In one embodiment, a plurality of (e.g., several) knowledge data models KDM may be stored in the knowledge model database 6 for different types of investigated objects of interest including persons or patients of different age and/or gender or including technical objects of different types and/or versions. The system 1 includes an output interface adapted to output ranked sets of identified related ontology concepts and the corresponding calculated relation strength of the respective relations R.
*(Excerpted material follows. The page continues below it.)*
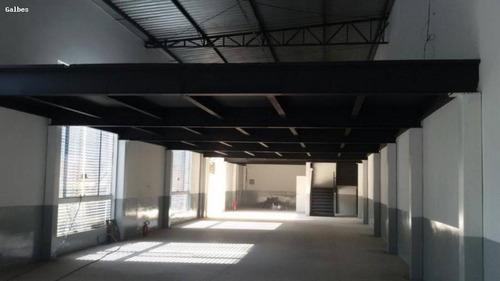 Galpão Para Locação Em São Bernardo Do Campo, Demarchi, 4 Banheiros, 27 Vagas - 20008/273_1-1376654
With the system 1 according to the first aspect, as illustrated in
The concept analyzing unit 7 is adapted to identify and/or recognize relations between ontology concepts c (e.g., entities e such as anatomical entities) and measurements m within the annotated sentence S. In a possible embodiment, the concept analyzing unit 7 applies a grammar-based approach that is also referred to as dependency passing. In this embodiment, the concept analyzing unit 7 analyzes a grammatical structure of a received sentence S and concludes the linguistic relations between these elements. For example, in a sentence “mediastinal and axillary lymph nodes smaller than 1 cm,” analyzing the grammatical structure allows the recognition of the entities “mediastinal lymph node” and “axillary lymph node”. Further, the enumeration used shows that both recognized entities e or concepts c refer to the same measurement m. However, this technique may not be applied to very long sentences S or the resolution of relations between one entity e and multiple measurements m within one sentence. The concept analyzing unit 7 is adapted to identify ontology concepts c related to derived measurements m in longer sentences S with multiple measurements m.
The annotation unit 3 may use entity recognition enabling the information extraction system 1 to identify important information pieces in the received unstructured text. Semantic entity recognition describes the task of detecting concepts c or entities e in a text of a defined semantic class such as data values, names etc. The annotation unit 3 is adapted to identify anatomical entities and/or morphological structures and measurements m. In medical applications in order to detect the medical information pieces, one may use ontology based information instruction techniques. In a possible embodiment, a medical domain ontology is applied such as the RadLex ontology listing anatomical entities and morphological entities as a semantic class. The annotation unit 3 maps the entities e listed in the domain ontology DO to tokens or words in the unstructured text of the clinical report. Each mapping word or token is annotated with the respective ontology concept c. In order to detect measurements m, one may use pattern based techniques to detect adherences that express the defined combination of numbers and measurement units. The output of the annotation unit 3 in a possible use case may be a clinical report CR annotated with anatomical entities e, morphological structures and measurements m. Additionally, the annotation unit 3 may provide information on the sentence structure of sentences S within the clinical report CR. Each information may be associated with the enclosing sentence annotation.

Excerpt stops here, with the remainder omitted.